The National Association of Social Workers (NASW) commends Attorney General Eric Holder and the Department of Justice (DOJ) on the August 12, 2013 announcement of the Smart on Crime initiative. Among other things, the initiative proposes to end mandatory minimum sentences for non-violent drug offenders and prioritize more appropriate alternative sentencing, such as drug rehabilitation programs. The Smart on Crime initiative also seeks to reduce unjust sentences for some inmates facing extraordinary circumstances who pose no threat to public safety.
The Smart on Crime initiative is one of the most significant proposals put forth by DOJ to reform the nation’s troubled criminal justice system. NASW, in partnership with other organizations, has been a consistent voice in advocating for major changes to a justice system that has failed to distinguish between dangerous criminals and non-violent men and women in its sentencing practices. This lack of distinction has resulted in draconian punishment that has destroyed far too many lives and costs the nation tens of billions of dollars every year.
Unfair sentencing disparities have created a complex matrix of collateral consequences that condemns millions of African Americans, Latinos, and low-income Whites to long-term unemployment or marginal low-paying jobs because of their non-violent drug convictions. These sentencing policies and their secondary results have made reintegration into society difficult and have led to high re-arrests and recidivism rates.

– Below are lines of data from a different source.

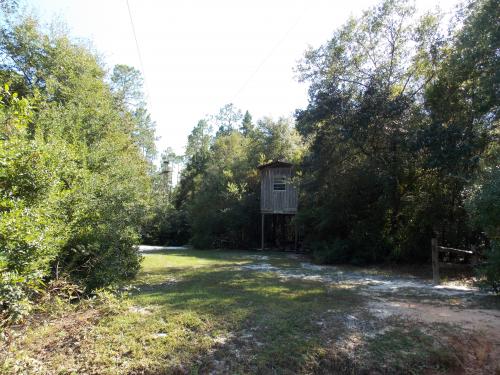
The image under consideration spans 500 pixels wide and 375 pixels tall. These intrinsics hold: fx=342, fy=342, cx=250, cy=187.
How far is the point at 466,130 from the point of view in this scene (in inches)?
425

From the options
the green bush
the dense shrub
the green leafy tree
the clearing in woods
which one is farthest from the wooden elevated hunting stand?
the clearing in woods

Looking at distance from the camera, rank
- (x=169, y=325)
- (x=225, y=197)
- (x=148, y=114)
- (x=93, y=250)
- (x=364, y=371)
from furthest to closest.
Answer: (x=148, y=114) < (x=225, y=197) < (x=93, y=250) < (x=169, y=325) < (x=364, y=371)

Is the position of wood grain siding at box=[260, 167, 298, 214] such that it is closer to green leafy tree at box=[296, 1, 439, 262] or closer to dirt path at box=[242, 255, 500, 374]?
green leafy tree at box=[296, 1, 439, 262]

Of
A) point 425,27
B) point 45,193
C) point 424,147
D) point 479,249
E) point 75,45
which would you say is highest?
point 75,45

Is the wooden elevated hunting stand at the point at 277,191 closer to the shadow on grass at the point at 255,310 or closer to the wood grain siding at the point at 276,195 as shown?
the wood grain siding at the point at 276,195

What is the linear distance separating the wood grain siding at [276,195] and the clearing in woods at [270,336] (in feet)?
41.0

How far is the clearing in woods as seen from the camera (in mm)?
4418

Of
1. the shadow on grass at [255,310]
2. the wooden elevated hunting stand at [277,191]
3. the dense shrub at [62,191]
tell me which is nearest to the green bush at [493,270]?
the shadow on grass at [255,310]

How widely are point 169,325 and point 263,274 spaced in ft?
18.4

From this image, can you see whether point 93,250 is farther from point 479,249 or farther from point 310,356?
point 479,249

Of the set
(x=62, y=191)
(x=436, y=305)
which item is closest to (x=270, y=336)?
(x=436, y=305)

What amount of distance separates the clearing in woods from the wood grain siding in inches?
492

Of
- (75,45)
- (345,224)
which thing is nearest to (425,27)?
(345,224)

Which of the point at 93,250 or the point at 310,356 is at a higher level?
the point at 93,250
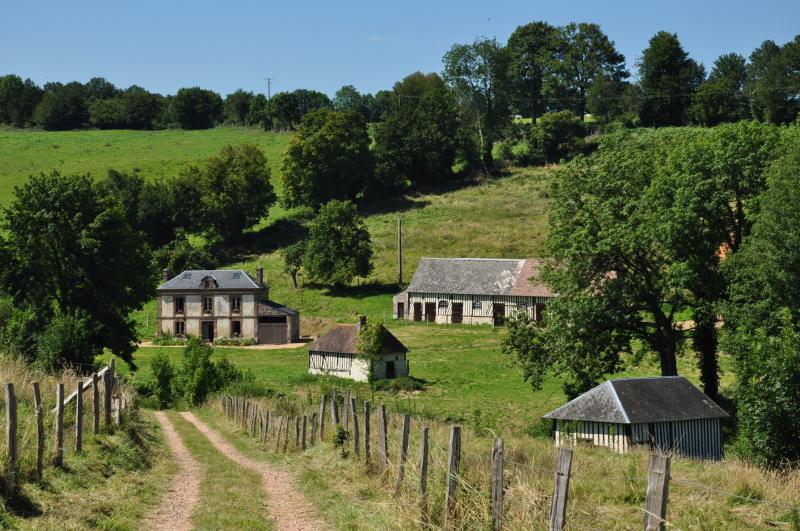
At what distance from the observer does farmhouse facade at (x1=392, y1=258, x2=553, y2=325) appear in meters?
64.5

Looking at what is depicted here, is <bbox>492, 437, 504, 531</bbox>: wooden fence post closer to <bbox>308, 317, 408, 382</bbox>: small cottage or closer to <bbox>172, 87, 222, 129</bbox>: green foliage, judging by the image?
<bbox>308, 317, 408, 382</bbox>: small cottage

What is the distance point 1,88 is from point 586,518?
146766mm

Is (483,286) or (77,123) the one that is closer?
(483,286)

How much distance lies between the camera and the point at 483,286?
66.0 m

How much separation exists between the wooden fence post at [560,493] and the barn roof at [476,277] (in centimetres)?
5451

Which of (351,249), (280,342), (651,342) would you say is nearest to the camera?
(651,342)

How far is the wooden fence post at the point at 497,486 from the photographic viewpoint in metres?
10.8

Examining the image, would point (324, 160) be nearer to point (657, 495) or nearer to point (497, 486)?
point (497, 486)

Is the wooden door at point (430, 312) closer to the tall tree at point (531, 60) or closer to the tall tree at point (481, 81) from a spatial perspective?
the tall tree at point (481, 81)

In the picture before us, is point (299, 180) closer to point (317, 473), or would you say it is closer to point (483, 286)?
point (483, 286)

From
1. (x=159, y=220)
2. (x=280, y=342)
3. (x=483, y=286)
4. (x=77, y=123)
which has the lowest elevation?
(x=280, y=342)

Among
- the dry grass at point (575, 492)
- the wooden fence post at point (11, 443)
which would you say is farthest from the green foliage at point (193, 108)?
the wooden fence post at point (11, 443)

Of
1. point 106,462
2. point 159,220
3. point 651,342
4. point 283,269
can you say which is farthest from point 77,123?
point 106,462

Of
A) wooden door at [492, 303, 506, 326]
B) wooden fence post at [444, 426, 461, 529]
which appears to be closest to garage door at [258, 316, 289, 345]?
wooden door at [492, 303, 506, 326]
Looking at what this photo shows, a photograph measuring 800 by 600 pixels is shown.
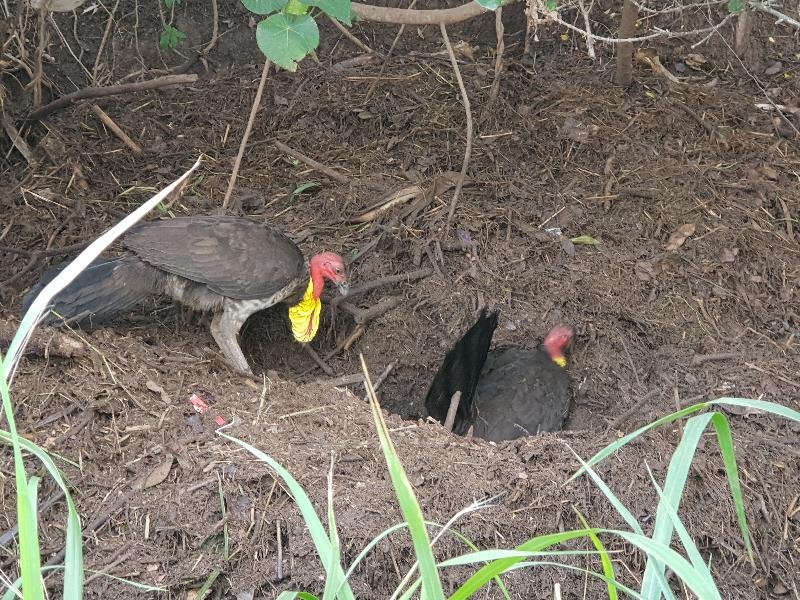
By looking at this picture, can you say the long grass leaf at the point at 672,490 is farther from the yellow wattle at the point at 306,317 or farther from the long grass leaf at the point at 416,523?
the yellow wattle at the point at 306,317

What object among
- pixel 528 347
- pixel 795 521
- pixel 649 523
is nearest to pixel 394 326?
pixel 528 347

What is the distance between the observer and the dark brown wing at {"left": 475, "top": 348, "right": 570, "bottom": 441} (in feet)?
15.2

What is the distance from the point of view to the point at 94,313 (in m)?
4.18

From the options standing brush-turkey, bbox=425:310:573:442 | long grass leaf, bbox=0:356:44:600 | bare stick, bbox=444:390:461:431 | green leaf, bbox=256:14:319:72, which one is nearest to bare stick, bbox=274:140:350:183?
standing brush-turkey, bbox=425:310:573:442

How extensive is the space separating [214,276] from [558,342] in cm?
182

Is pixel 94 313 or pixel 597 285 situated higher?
pixel 94 313

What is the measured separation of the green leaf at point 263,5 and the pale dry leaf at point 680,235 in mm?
2649

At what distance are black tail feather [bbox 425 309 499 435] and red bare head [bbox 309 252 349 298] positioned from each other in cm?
69

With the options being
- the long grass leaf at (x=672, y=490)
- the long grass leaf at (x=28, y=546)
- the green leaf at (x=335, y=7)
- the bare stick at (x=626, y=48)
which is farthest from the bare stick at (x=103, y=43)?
the long grass leaf at (x=672, y=490)

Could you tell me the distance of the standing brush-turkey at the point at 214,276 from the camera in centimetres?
425

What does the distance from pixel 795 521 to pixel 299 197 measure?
10.5 feet

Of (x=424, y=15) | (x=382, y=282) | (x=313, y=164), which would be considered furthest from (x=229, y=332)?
(x=424, y=15)

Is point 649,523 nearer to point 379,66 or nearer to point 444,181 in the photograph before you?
point 444,181

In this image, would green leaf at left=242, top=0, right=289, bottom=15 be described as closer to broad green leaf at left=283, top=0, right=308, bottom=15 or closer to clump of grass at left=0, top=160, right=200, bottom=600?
broad green leaf at left=283, top=0, right=308, bottom=15
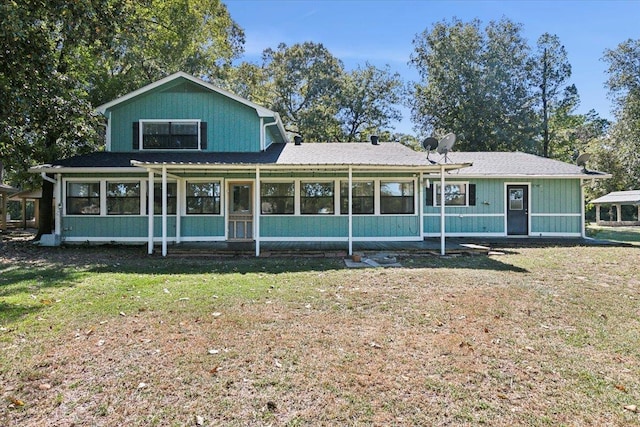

NASW is pleased that DOJ focused its reforms on the misguided mandatory minimum sentences which have been in place for over 25 years and have effectively “tied the hands” of judges when sentencing offenders. NASW is similarly pleased that the Obama administration is keeping its promise to take a public health approach to drug policy—diverting substance abusers to treatment programs—instead of warehousing them in prisons and jails
In collaboration with other organizations, NASW looks forward to working with the Department of Justice in the implementation of these important policies.